#### [PROBLEM REQUIREMENTS]
Reproduce the entries verbatim, starting from the first entry and continuing up to and including the line that contains "How many series does the legend list? 2 How".

[Slide chart reasoning data]
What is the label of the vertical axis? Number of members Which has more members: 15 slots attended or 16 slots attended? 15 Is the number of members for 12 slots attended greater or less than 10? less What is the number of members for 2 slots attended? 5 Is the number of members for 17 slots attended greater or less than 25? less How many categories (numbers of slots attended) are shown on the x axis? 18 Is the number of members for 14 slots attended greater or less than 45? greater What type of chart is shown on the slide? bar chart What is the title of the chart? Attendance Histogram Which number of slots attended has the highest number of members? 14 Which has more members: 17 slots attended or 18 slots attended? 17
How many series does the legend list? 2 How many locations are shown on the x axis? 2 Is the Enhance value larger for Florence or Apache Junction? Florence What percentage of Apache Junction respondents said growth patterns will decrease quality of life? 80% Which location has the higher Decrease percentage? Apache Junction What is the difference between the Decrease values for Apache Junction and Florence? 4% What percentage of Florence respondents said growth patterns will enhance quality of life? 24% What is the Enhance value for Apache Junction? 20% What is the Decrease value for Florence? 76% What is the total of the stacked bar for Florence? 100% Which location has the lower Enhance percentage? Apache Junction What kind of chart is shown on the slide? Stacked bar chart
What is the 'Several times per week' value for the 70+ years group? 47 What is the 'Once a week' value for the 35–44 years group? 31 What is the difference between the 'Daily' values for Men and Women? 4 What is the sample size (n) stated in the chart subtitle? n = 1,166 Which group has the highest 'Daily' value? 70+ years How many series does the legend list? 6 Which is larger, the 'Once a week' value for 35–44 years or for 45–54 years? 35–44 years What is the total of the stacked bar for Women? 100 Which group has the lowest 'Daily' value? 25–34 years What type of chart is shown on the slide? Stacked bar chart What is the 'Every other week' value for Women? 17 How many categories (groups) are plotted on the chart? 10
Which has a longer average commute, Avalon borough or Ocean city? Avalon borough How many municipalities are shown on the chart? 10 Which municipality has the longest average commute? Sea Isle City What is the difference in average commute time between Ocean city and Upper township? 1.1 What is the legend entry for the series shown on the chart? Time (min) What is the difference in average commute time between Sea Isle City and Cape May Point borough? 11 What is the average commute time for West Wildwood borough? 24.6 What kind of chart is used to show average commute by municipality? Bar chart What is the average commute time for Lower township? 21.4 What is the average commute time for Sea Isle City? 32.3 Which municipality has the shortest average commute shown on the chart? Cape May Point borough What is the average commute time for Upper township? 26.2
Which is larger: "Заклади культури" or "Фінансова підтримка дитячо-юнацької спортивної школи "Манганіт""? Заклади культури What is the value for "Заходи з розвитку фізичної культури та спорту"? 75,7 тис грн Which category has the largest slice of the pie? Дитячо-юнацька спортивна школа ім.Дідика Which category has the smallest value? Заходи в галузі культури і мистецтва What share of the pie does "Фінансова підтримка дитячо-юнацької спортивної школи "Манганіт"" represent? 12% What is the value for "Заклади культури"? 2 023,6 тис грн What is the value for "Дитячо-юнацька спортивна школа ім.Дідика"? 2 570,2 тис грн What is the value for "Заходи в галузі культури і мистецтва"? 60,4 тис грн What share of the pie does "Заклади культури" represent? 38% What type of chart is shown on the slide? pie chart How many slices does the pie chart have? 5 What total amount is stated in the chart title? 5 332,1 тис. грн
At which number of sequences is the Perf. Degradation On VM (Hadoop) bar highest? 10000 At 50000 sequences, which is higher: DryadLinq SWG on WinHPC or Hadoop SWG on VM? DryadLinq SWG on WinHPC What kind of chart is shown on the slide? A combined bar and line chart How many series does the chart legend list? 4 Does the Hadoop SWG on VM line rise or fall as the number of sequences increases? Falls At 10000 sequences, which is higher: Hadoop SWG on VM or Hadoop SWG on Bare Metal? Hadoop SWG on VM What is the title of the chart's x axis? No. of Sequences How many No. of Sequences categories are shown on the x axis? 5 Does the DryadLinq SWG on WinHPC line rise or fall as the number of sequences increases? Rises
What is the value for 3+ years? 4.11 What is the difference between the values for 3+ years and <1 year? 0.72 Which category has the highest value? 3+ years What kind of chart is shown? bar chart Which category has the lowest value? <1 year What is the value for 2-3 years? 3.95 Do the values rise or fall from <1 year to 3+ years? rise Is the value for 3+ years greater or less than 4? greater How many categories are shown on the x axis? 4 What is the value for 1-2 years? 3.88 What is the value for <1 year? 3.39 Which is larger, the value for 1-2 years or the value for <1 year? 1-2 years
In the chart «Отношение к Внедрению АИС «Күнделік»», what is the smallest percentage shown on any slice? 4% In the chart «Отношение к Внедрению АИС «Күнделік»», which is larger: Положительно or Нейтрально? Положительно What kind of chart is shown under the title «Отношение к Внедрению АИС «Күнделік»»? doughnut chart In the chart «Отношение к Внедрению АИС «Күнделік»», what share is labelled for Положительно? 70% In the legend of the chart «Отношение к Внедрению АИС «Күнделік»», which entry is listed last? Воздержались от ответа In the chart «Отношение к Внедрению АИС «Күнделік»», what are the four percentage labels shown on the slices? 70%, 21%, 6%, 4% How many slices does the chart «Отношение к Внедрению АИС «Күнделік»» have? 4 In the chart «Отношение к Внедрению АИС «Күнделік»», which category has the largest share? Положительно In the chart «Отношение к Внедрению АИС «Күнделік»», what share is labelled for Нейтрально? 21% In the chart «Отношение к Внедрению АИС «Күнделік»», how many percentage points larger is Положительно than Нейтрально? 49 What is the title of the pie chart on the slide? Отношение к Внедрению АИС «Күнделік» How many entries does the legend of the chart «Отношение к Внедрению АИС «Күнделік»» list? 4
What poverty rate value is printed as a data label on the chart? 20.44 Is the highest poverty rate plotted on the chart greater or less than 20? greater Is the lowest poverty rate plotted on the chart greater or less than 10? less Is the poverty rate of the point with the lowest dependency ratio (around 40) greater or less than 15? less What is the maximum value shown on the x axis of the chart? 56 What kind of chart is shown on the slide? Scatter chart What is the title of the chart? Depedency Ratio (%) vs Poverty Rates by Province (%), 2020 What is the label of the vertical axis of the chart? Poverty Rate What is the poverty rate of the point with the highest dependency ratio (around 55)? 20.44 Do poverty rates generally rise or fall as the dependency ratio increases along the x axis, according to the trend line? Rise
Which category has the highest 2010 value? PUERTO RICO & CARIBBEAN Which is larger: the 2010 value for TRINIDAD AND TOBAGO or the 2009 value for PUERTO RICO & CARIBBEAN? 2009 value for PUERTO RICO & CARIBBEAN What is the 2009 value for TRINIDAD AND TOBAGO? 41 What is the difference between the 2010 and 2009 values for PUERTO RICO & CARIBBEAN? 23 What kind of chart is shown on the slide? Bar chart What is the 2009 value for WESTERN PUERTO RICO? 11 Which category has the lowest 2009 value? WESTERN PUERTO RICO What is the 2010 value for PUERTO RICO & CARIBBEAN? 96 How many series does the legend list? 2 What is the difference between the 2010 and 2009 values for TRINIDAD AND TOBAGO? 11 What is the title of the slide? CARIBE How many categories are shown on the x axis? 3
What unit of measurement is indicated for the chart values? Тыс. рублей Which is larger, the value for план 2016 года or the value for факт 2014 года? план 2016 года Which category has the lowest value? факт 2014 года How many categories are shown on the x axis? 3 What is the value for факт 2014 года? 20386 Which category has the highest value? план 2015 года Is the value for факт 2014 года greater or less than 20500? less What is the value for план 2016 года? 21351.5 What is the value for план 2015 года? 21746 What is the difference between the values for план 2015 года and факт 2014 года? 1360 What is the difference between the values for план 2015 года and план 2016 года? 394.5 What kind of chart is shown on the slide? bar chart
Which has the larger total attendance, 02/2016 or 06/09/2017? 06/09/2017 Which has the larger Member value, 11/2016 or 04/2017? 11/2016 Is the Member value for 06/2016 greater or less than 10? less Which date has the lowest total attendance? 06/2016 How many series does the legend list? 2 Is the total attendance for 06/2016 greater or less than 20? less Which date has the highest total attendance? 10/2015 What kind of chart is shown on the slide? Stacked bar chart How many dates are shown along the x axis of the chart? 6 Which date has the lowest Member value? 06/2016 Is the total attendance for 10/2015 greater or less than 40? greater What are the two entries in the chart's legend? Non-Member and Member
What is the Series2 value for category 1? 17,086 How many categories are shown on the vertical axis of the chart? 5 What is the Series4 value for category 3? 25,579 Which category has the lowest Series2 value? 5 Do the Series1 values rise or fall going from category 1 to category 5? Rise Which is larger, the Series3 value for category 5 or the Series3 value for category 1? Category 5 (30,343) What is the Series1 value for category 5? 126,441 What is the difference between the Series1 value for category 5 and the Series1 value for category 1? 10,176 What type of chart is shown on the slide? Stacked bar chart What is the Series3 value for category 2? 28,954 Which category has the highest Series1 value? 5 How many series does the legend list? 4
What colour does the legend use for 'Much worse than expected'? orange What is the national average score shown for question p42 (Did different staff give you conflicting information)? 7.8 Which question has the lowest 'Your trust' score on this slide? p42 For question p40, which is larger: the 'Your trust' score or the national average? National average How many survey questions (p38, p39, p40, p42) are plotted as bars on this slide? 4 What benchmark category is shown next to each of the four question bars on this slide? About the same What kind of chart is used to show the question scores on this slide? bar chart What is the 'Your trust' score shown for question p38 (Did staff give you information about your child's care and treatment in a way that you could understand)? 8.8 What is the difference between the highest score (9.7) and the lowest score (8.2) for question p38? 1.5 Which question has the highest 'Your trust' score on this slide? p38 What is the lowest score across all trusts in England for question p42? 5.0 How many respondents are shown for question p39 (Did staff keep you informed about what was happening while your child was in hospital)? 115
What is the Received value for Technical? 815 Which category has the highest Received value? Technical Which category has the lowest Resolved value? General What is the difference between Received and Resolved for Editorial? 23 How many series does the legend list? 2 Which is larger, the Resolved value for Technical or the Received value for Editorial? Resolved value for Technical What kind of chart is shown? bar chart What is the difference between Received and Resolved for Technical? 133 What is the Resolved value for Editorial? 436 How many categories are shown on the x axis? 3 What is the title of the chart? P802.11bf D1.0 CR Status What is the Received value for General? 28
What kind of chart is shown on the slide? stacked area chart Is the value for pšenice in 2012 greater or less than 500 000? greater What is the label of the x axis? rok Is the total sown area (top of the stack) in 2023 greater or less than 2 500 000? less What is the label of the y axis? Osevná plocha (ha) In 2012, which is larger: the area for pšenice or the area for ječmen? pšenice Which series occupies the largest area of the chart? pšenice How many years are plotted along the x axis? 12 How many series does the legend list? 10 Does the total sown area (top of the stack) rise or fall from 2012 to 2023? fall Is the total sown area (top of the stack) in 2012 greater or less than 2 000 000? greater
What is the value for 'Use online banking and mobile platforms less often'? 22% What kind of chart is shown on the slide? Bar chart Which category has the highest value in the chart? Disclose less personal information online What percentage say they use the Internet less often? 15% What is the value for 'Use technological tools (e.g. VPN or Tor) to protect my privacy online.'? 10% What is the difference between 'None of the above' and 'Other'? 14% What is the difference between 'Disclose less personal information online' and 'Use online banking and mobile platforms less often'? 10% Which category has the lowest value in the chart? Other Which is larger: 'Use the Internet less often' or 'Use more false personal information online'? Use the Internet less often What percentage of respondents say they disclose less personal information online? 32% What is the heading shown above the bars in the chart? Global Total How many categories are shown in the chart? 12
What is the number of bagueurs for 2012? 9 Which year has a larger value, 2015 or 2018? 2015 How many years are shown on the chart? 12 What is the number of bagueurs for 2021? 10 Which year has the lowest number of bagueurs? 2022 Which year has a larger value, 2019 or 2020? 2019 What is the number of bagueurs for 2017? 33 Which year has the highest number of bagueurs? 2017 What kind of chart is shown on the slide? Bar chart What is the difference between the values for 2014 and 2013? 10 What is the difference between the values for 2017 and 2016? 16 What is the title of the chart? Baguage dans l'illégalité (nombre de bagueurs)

#### [EXPECTED ANSWER]
What is the label of the vertical axis? Number of members Which has more members: 15 slots attended or 16 slots attended? 15 Is the number of members for 12 slots attended greater or less than 10? less What is the number of members for 2 slots attended? 5 Is the number of members for 17 slots attended greater or less than 25? less How many categories (numbers of slots attended) are shown on the x axis? 18 Is the number of members for 14 slots attended greater or less than 45? greater What type of chart is shown on the slide? bar chart What is the title of the chart? Attendance Histogram Which number of slots attended has the highest number of members? 14 Which has more members: 17 slots attended or 18 slots attended? 17
How many series does the legend list? 2 How many locations are shown on the x axis? 2 Is the Enhance value larger for Florence or Apache Junction? Florence What percentage of Apache Junction respondents said growth patterns will decrease quality of life? 80% Which location has the higher Decrease percentage? Apache Junction What is the difference between the Decrease values for Apache Junction and Florence? 4% What percentage of Florence respondents said growth patterns will enhance quality of life? 24% What is the Enhance value for Apache Junction? 20% What is the Decrease value for Florence? 76% What is the total of the stacked bar for Florence? 100% Which location has the lower Enhance percentage? Apache Junction What kind of chart is shown on the slide? Stacked bar chart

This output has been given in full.